Question

If the sum of a certain \(n\) number of terms of the A.P. \(25, 22, 19, \ldots\) is \(116\), then the last term is:

• A. \(4\)
• B. \(3\)
• C. \(2\)
• D. \(-4\)

Hint:

For A.P. problems:

First find (n) using the sum formula
Then use (an = a + (n-1)d) to get the last term

Answer 1

The Correct Option is A

Step 1: Identify the first term and common difference.

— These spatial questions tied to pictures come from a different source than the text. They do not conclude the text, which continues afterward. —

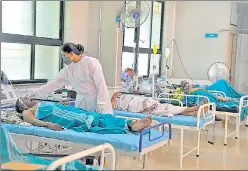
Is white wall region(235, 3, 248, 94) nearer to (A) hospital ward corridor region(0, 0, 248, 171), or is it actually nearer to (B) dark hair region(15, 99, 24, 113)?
(A) hospital ward corridor region(0, 0, 248, 171)

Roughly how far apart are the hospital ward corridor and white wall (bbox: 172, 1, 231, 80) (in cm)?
1

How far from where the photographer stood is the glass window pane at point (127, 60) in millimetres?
5137

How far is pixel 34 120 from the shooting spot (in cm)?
296

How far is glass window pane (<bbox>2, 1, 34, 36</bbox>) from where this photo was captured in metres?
3.39

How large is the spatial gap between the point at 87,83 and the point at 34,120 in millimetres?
657

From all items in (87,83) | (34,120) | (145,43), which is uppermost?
(145,43)

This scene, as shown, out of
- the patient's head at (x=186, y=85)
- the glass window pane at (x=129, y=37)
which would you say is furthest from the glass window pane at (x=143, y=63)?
the patient's head at (x=186, y=85)

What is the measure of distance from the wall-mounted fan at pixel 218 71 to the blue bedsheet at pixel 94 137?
215 centimetres

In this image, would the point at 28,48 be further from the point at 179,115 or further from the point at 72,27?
the point at 179,115

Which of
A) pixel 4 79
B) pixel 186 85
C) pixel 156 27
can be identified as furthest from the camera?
pixel 156 27

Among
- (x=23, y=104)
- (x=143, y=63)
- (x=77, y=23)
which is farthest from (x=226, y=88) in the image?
(x=23, y=104)

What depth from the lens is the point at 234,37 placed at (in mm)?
4359

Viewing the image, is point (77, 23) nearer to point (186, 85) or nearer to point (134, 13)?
point (134, 13)

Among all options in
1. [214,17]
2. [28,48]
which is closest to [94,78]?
[28,48]
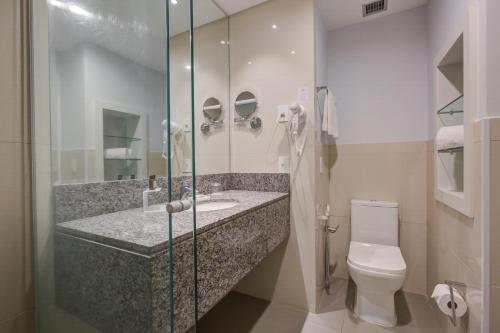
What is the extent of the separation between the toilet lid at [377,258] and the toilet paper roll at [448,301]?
1.03ft

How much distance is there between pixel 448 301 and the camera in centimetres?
113

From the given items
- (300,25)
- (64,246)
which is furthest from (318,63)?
(64,246)

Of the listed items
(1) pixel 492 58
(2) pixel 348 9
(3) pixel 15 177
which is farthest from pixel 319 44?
(3) pixel 15 177

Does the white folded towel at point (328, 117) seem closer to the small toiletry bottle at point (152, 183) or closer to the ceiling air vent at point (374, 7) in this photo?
the ceiling air vent at point (374, 7)

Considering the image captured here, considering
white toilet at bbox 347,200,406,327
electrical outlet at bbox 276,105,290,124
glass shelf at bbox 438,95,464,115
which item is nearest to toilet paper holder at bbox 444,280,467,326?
white toilet at bbox 347,200,406,327

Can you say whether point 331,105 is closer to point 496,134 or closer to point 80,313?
point 496,134

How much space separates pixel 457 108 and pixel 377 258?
113cm

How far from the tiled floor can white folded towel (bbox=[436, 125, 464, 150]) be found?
1245 millimetres

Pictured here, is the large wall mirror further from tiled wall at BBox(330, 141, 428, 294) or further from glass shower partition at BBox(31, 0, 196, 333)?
tiled wall at BBox(330, 141, 428, 294)

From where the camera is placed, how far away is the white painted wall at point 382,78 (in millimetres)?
1953

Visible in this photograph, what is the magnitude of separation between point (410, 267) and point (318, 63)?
1.93 m

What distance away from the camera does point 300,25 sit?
1705 millimetres

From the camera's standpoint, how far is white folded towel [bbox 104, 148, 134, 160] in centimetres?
101

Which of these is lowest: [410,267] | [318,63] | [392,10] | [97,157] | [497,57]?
[410,267]
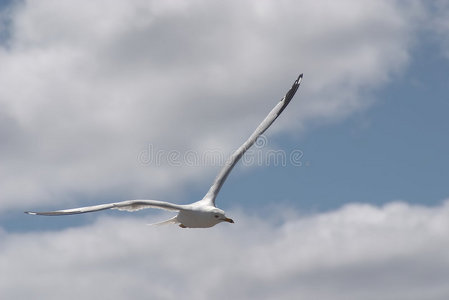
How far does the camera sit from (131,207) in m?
24.8

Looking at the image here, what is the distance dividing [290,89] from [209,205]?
9.94 m

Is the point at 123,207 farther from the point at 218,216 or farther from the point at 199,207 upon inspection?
the point at 218,216

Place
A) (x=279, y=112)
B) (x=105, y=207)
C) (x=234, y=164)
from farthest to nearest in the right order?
1. (x=279, y=112)
2. (x=234, y=164)
3. (x=105, y=207)

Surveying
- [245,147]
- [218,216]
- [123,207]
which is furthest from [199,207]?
[245,147]

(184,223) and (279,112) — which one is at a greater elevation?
Result: (279,112)

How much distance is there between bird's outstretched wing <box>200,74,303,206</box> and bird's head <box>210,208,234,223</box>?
1.91m

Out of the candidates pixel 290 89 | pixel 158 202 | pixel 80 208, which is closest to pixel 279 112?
pixel 290 89

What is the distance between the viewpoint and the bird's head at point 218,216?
1032 inches

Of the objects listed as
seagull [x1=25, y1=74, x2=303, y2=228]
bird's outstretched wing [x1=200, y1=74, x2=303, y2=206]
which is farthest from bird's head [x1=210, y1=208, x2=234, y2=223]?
bird's outstretched wing [x1=200, y1=74, x2=303, y2=206]

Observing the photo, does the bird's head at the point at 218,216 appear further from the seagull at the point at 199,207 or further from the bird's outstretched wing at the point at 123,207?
the bird's outstretched wing at the point at 123,207

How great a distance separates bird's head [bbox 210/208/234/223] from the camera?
26203mm

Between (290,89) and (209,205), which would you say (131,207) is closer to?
(209,205)

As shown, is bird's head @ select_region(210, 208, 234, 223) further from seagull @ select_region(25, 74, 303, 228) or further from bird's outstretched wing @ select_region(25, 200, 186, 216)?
bird's outstretched wing @ select_region(25, 200, 186, 216)

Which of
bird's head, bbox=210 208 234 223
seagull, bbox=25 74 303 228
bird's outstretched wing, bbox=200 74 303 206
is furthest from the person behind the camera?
bird's outstretched wing, bbox=200 74 303 206
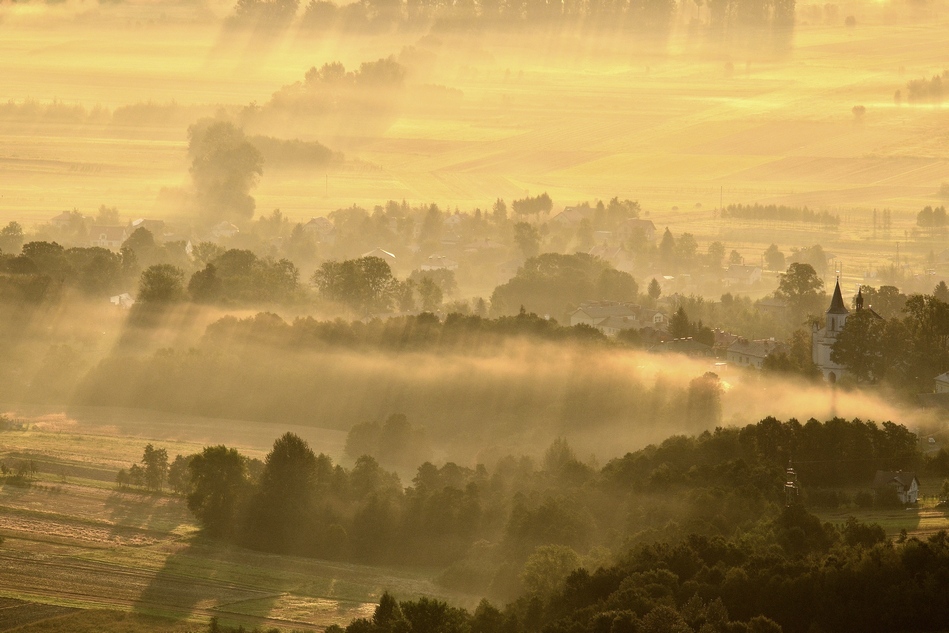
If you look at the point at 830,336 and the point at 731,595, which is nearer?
the point at 731,595

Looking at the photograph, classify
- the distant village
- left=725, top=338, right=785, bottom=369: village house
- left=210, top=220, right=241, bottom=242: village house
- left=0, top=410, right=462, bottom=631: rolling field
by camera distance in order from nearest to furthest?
left=0, top=410, right=462, bottom=631: rolling field → left=725, top=338, right=785, bottom=369: village house → the distant village → left=210, top=220, right=241, bottom=242: village house

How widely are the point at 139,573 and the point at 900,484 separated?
15514 mm

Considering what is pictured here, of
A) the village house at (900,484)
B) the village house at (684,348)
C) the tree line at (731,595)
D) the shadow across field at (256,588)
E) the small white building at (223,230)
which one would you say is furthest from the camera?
the small white building at (223,230)

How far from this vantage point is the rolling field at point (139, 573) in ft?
89.6

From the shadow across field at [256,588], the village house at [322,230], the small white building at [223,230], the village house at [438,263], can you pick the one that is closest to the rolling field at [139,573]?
the shadow across field at [256,588]

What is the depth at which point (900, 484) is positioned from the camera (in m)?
30.7

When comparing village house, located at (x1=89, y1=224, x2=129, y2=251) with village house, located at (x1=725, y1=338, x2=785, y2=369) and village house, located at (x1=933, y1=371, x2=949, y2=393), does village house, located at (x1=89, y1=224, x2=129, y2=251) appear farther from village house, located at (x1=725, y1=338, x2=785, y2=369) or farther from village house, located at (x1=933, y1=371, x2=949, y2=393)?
village house, located at (x1=933, y1=371, x2=949, y2=393)

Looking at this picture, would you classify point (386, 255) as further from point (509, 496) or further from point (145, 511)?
point (509, 496)

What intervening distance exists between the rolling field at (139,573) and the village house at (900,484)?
355 inches

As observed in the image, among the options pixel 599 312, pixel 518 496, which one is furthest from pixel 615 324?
pixel 518 496

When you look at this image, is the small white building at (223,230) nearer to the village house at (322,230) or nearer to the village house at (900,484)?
the village house at (322,230)

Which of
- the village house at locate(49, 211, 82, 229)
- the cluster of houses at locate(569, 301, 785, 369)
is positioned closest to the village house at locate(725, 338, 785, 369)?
the cluster of houses at locate(569, 301, 785, 369)

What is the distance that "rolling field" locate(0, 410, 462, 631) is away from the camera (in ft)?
89.6

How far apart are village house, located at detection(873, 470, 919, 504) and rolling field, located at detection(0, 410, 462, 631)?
902cm
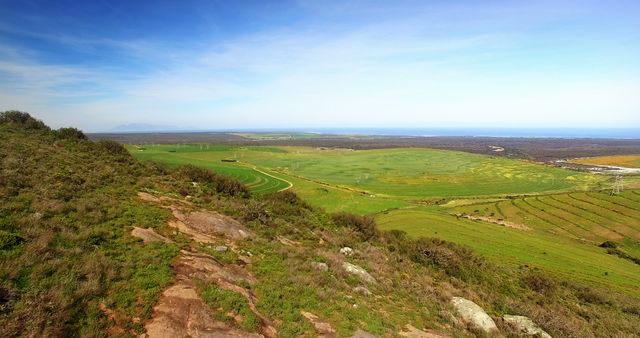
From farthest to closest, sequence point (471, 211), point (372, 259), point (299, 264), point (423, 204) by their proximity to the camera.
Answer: point (423, 204)
point (471, 211)
point (372, 259)
point (299, 264)

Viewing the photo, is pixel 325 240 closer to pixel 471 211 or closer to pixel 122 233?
pixel 122 233

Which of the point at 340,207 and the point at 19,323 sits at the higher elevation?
the point at 19,323

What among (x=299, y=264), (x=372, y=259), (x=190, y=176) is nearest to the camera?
(x=299, y=264)

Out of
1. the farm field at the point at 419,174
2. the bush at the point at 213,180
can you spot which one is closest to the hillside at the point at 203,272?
the bush at the point at 213,180

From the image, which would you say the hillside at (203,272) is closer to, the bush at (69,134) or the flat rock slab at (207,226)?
the flat rock slab at (207,226)

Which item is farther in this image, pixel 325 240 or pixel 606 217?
pixel 606 217

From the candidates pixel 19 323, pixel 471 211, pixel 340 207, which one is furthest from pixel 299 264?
pixel 471 211

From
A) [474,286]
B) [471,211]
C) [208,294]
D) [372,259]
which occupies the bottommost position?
[471,211]

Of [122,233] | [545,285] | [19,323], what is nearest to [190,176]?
[122,233]
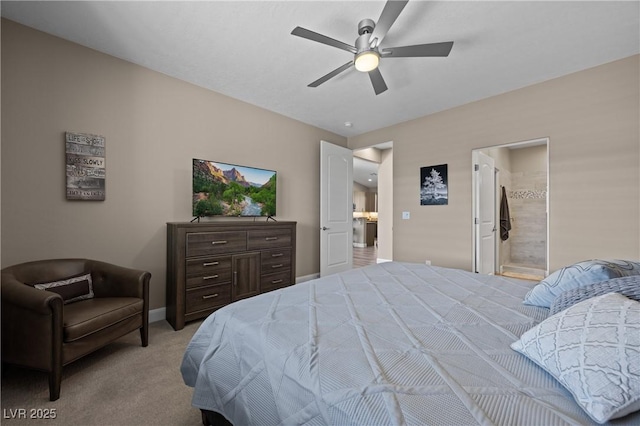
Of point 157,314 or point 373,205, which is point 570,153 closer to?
point 157,314

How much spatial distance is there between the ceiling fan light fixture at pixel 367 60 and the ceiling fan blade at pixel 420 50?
84 mm

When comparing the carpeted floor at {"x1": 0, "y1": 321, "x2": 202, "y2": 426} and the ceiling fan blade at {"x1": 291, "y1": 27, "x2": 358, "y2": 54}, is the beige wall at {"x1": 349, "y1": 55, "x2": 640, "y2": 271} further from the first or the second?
the carpeted floor at {"x1": 0, "y1": 321, "x2": 202, "y2": 426}

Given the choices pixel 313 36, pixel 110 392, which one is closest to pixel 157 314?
pixel 110 392

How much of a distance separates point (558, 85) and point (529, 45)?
40.1 inches

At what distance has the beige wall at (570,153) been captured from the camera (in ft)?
8.65

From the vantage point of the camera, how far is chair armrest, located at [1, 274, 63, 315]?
1566mm

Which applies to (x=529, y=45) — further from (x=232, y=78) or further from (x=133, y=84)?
(x=133, y=84)

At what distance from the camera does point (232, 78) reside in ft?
9.87

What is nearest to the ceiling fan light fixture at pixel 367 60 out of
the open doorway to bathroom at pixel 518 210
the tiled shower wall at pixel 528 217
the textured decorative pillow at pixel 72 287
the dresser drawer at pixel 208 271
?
the dresser drawer at pixel 208 271

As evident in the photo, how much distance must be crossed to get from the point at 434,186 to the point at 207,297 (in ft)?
11.8

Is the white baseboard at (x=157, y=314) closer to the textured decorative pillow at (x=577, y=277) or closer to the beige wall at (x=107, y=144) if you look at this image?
the beige wall at (x=107, y=144)

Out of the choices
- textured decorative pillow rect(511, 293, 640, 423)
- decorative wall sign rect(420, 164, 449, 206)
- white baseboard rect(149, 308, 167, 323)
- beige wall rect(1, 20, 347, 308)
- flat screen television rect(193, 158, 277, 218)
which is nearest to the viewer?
textured decorative pillow rect(511, 293, 640, 423)

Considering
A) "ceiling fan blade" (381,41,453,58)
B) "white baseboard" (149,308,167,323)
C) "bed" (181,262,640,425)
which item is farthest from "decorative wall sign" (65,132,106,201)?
"ceiling fan blade" (381,41,453,58)

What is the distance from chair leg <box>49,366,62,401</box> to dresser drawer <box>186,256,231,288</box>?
107cm
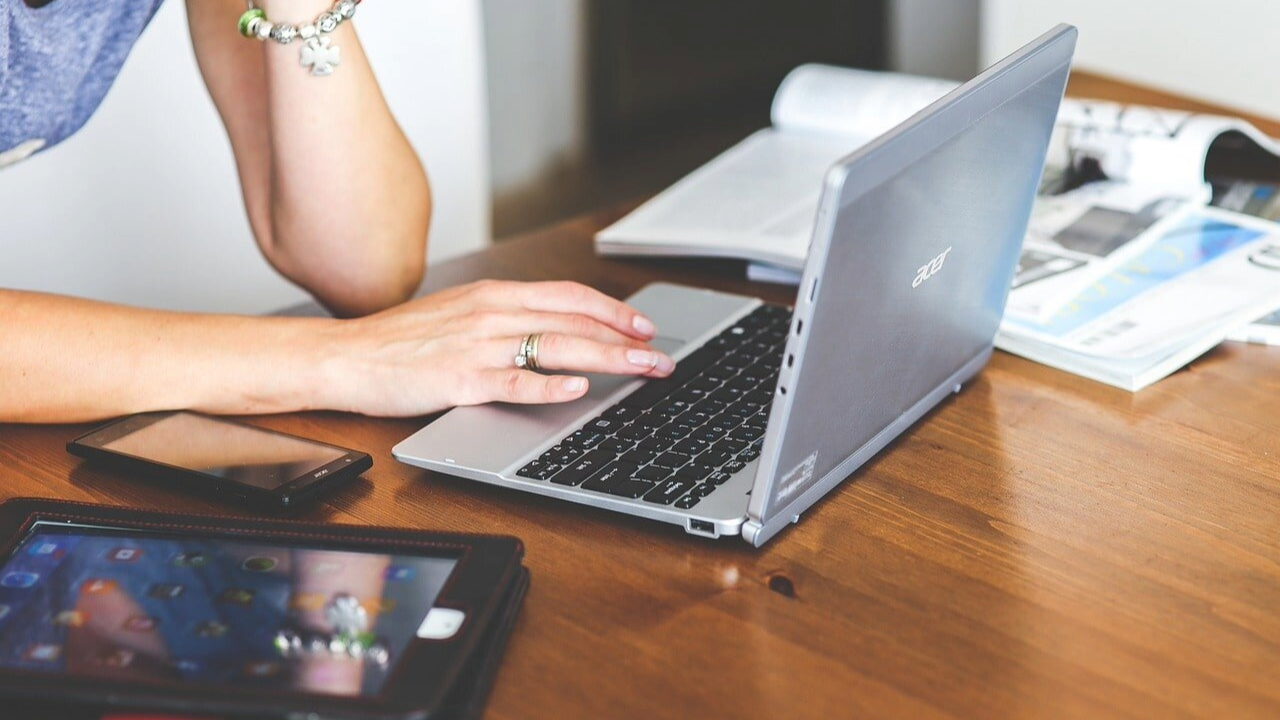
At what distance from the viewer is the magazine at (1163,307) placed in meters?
0.91

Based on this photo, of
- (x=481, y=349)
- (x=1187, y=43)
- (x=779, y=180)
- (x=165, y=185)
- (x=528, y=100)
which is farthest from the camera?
(x=1187, y=43)

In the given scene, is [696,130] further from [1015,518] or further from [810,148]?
[1015,518]

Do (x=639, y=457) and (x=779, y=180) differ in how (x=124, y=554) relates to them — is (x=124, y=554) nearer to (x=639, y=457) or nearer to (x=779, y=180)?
(x=639, y=457)

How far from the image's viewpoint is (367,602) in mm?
594

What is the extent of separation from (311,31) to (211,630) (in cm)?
58

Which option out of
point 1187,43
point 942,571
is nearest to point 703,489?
point 942,571

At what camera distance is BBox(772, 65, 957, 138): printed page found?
4.37 feet

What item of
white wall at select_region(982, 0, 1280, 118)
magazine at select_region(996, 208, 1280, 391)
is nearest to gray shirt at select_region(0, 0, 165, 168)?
magazine at select_region(996, 208, 1280, 391)

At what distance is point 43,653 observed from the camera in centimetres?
57

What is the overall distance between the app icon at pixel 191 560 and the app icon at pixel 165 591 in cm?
2

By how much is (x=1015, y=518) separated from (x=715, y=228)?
0.48 m

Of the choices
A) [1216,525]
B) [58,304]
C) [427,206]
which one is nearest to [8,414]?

Given A.P.: \(25, 22, 19, \ldots\) \[ a = 25,\quad d = 22 - 25 = -3 \] Step 2: Use the formula for the sum of first \(n\) terms of an A.P. \[ S_n = \frac{n}{2}\,[2a + (n-1)d] \] Given \(S_n = 116\): \[ 116 = \frac{n}{2}\,[2(25) + (n-1)(-3)] \] Step 3: Simplify the expression. \[ 116 = \frac{n}{2}\,[50 - 3n + 3] \] \[ 116 = \frac{n}{2}\,(53 - 3n) \] Step 4: Solve for \(n\). \[ 232 = n(53 - 3n) \] \[ 3n^2 - 53n + 232 = 0 \] \[ (3n - 29)(n - 8) = 0 \] \[ n = 8 \quad (\text{valid integer solution}) \] Step 5: Find the last term. The \(n\)th term of an A.P. is: \[ a_n = a + (n-1)d \] \[ a_8 = 25 + 7(-3) = 25 - 21 = 4 \] Step 6: Final conclusion. The last term of the A.P. is \(\boxed{4}\).